** Start of Materials provided **

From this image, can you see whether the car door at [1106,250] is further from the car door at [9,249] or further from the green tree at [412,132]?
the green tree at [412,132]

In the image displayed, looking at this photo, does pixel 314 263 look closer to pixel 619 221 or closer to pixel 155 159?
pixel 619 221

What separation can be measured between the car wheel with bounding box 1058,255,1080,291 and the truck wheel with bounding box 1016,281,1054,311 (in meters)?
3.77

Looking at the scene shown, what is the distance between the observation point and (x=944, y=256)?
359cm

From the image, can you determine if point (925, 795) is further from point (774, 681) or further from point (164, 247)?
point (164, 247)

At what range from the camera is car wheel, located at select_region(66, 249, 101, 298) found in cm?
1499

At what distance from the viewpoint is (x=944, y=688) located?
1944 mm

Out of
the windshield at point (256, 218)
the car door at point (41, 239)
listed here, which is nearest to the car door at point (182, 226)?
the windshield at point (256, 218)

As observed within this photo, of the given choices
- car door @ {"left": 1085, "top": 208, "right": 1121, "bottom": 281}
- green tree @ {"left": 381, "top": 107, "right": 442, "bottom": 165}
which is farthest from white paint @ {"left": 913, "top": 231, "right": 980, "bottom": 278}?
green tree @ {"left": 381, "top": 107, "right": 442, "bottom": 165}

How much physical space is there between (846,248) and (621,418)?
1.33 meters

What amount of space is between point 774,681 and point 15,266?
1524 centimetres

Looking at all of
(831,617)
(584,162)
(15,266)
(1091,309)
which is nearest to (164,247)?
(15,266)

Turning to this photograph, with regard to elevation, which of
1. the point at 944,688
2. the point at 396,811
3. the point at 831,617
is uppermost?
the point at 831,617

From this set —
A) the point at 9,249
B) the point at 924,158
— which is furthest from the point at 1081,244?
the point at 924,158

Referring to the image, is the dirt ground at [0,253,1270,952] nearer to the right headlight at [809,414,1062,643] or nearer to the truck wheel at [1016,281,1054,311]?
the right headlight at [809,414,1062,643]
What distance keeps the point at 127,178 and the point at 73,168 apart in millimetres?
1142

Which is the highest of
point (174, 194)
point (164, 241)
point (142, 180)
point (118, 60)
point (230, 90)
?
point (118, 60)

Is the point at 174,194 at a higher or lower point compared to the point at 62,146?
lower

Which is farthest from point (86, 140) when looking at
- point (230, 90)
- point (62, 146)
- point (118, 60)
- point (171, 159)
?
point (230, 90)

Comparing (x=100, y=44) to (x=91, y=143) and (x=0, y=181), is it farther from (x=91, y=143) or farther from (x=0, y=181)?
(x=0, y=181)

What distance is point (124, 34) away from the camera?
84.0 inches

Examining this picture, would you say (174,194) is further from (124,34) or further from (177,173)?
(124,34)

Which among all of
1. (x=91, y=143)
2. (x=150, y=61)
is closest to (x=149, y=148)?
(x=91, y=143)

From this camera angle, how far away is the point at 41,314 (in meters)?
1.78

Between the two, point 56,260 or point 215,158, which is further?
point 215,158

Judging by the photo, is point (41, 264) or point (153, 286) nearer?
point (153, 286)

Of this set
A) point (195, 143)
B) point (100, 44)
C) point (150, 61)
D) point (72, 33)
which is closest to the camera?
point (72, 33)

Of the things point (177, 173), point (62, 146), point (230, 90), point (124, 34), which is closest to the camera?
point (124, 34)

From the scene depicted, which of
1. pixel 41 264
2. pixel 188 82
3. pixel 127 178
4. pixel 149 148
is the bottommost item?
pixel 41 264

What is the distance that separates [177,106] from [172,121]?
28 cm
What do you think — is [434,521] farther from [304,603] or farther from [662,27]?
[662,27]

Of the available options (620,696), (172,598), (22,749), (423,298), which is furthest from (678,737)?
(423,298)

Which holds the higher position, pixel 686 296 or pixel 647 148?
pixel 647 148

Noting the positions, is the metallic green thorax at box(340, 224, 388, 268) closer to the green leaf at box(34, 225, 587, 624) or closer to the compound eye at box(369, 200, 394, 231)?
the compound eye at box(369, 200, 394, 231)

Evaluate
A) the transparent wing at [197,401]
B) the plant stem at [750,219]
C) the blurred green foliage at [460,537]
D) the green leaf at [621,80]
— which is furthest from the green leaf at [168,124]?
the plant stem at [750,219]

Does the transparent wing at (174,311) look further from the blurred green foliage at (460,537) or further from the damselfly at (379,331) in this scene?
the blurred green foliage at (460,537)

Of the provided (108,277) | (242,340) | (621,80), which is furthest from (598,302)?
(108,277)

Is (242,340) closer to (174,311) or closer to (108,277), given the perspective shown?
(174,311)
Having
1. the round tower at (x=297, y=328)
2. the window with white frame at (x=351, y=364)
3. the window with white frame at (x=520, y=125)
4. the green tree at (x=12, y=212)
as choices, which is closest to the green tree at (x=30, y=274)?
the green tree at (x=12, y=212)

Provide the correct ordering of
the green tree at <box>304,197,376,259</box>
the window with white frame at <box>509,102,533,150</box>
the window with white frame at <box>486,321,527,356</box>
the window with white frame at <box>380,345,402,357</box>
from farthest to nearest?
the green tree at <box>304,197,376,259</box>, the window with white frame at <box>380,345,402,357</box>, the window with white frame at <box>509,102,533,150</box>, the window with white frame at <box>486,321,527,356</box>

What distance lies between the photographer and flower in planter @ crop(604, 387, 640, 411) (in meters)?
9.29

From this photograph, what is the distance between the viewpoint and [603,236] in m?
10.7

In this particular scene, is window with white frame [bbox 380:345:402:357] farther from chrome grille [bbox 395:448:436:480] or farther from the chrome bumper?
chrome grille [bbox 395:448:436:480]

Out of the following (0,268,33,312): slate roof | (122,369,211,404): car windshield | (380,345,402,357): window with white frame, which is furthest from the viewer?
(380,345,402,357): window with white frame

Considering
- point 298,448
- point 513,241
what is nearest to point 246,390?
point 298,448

** End of Materials provided **

Task description: Turn every line of the entries above into a single numbered list, one line per number, with the blank lines dropped.

Solution for this task:
1. From this image, can you see whether the car door at [1106,250] is further from the car door at [9,249] or further from the green tree at [412,132]?
2. the green tree at [412,132]
3. In the image displayed, looking at this photo, does pixel 314 263 look closer to pixel 619 221 or closer to pixel 155 159?
4. pixel 619 221
5. What separation can be measured between the car wheel with bounding box 1058,255,1080,291 and the truck wheel with bounding box 1016,281,1054,311 (in meters)?
6. 3.77
7. Looking at the scene shown, what is the distance between the observation point and (x=944, y=256)?
8. 359cm
9. From the image, can you determine if point (925, 795) is further from point (774, 681) or further from point (164, 247)?
10. point (164, 247)
11. At what range from the camera is car wheel, located at select_region(66, 249, 101, 298) found in cm?
12. 1499
13. At what distance from the viewpoint is (x=944, y=688) located?
14. 1944 mm
15. Out of
16. the windshield at point (256, 218)
17. the car door at point (41, 239)
18. listed here, which is nearest to the car door at point (182, 226)?
19. the windshield at point (256, 218)
20. As observed within this photo, of the given choices
21. - car door @ {"left": 1085, "top": 208, "right": 1121, "bottom": 281}
22. - green tree @ {"left": 381, "top": 107, "right": 442, "bottom": 165}
23. which is farthest from white paint @ {"left": 913, "top": 231, "right": 980, "bottom": 278}?
24. green tree @ {"left": 381, "top": 107, "right": 442, "bottom": 165}
25. How much physical space is there between (846,248) and (621,418)?
26. 1.33 meters
27. What amount of space is between point 774,681 and point 15,266?
28. 1524 centimetres
29. Looking at all of
30. (831,617)
31. (584,162)
32. (15,266)
33. (1091,309)
34. which is nearest to (164,247)?
35. (15,266)
36. Turning to this photograph, with regard to elevation, which of
37. 1. the point at 944,688
38. 2. the point at 396,811
39. 3. the point at 831,617
40. is uppermost?
41. the point at 831,617
42. From this set —
43. A) the point at 9,249
44. B) the point at 924,158
45. — which is furthest from the point at 1081,244?
46. the point at 924,158
47. Referring to the image, is the dirt ground at [0,253,1270,952] nearer to the right headlight at [809,414,1062,643] or nearer to the truck wheel at [1016,281,1054,311]?
48. the right headlight at [809,414,1062,643]
49. What distance keeps the point at 127,178 and the point at 73,168 apart in millimetres?
50. 1142
51. Which is the highest of
52. point (174, 194)
53. point (164, 241)
54. point (142, 180)
55. point (118, 60)
56. point (230, 90)
57. ?
58. point (118, 60)
59. Is the point at 174,194 at a higher or lower point compared to the point at 62,146?
60. lower
61. Which is farthest from point (86, 140) when looking at
62. - point (230, 90)
63. - point (62, 146)
64. - point (118, 60)
65. - point (171, 159)
66. ?
67. point (230, 90)
68. Comparing (x=100, y=44) to (x=91, y=143) and (x=0, y=181), is it farther from (x=91, y=143) or farther from (x=0, y=181)?
69. (x=0, y=181)
70. What distance is point (124, 34) away from the camera?
71. 84.0 inches
72. Examining this picture, would you say (174,194) is further from (124,34) or further from (177,173)?
73. (124,34)
74. Which among all of
75. 1. (x=91, y=143)
76. 2. (x=150, y=61)
77. is closest to (x=149, y=148)?
78. (x=91, y=143)
79. From this camera angle, how far away is the point at 41,314 (in meters)?
80. 1.78
81. Between the two, point 56,260 or point 215,158, which is further?
82. point 215,158
83. Judging by the photo, is point (41, 264) or point (153, 286) nearer?
84. point (153, 286)
85. Of this set
86. A) point (195, 143)
87. B) point (100, 44)
88. C) point (150, 61)
89. D) point (72, 33)
90. which is closest to the camera?
91. point (72, 33)
92. Of the things point (177, 173), point (62, 146), point (230, 90), point (124, 34), which is closest to the camera?
93. point (124, 34)
94. From the scene depicted, which of
95. 1. pixel 41 264
96. 2. pixel 188 82
97. 3. pixel 127 178
98. 4. pixel 149 148
99. is the bottommost item?
100. pixel 41 264
101. What is the distance that separates [177,106] from [172,121]?
102. 28 cm
103. What do you think — is [434,521] farther from [304,603] or farther from [662,27]?
104. [662,27]
105. Of the available options (620,696), (172,598), (22,749), (423,298), which is furthest from (678,737)?
106. (423,298)
107. Which holds the higher position, pixel 686 296 or pixel 647 148?
108. pixel 647 148
109. Noting the positions, is the metallic green thorax at box(340, 224, 388, 268) closer to the green leaf at box(34, 225, 587, 624) or closer to the compound eye at box(369, 200, 394, 231)?
110. the compound eye at box(369, 200, 394, 231)
111. Evaluate
112. A) the transparent wing at [197,401]
113. B) the plant stem at [750,219]
114. C) the blurred green foliage at [460,537]
115. D) the green leaf at [621,80]
116. — which is furthest from the green leaf at [168,124]?
117. the plant stem at [750,219]
118. Does the transparent wing at (174,311) look further from the blurred green foliage at (460,537) or further from the damselfly at (379,331) in this scene?
119. the blurred green foliage at (460,537)
120. Of the provided (108,277) | (242,340) | (621,80), which is furthest from (598,302)?
121. (108,277)
122. Is (242,340) closer to (174,311) or closer to (108,277), given the perspective shown?
123. (174,311)
124. Having
125. 1. the round tower at (x=297, y=328)
126. 2. the window with white frame at (x=351, y=364)
127. 3. the window with white frame at (x=520, y=125)
128. 4. the green tree at (x=12, y=212)
129. as choices, which is closest to the green tree at (x=30, y=274)?
130. the green tree at (x=12, y=212)
131. Provide the correct ordering of
132. the green tree at <box>304,197,376,259</box>
133. the window with white frame at <box>509,102,533,150</box>
134. the window with white frame at <box>486,321,527,356</box>
135. the window with white frame at <box>380,345,402,357</box>
136. from farthest to nearest?
137. the green tree at <box>304,197,376,259</box>, the window with white frame at <box>380,345,402,357</box>, the window with white frame at <box>509,102,533,150</box>, the window with white frame at <box>486,321,527,356</box>
138. What distance lies between the photographer and flower in planter @ crop(604, 387, 640, 411) (in meters)?
139. 9.29
140. From this photograph, what is the distance between the viewpoint and [603,236] in m?
141. 10.7
142. In this particular scene, is window with white frame [bbox 380:345:402:357] farther from chrome grille [bbox 395:448:436:480] or farther from the chrome bumper?
143. chrome grille [bbox 395:448:436:480]
144. Out of the following (0,268,33,312): slate roof | (122,369,211,404): car windshield | (380,345,402,357): window with white frame, which is furthest from the viewer?
145. (380,345,402,357): window with white frame
146. Considering
147. - point 298,448
148. - point 513,241
149. what is nearest to point 246,390?
150. point 298,448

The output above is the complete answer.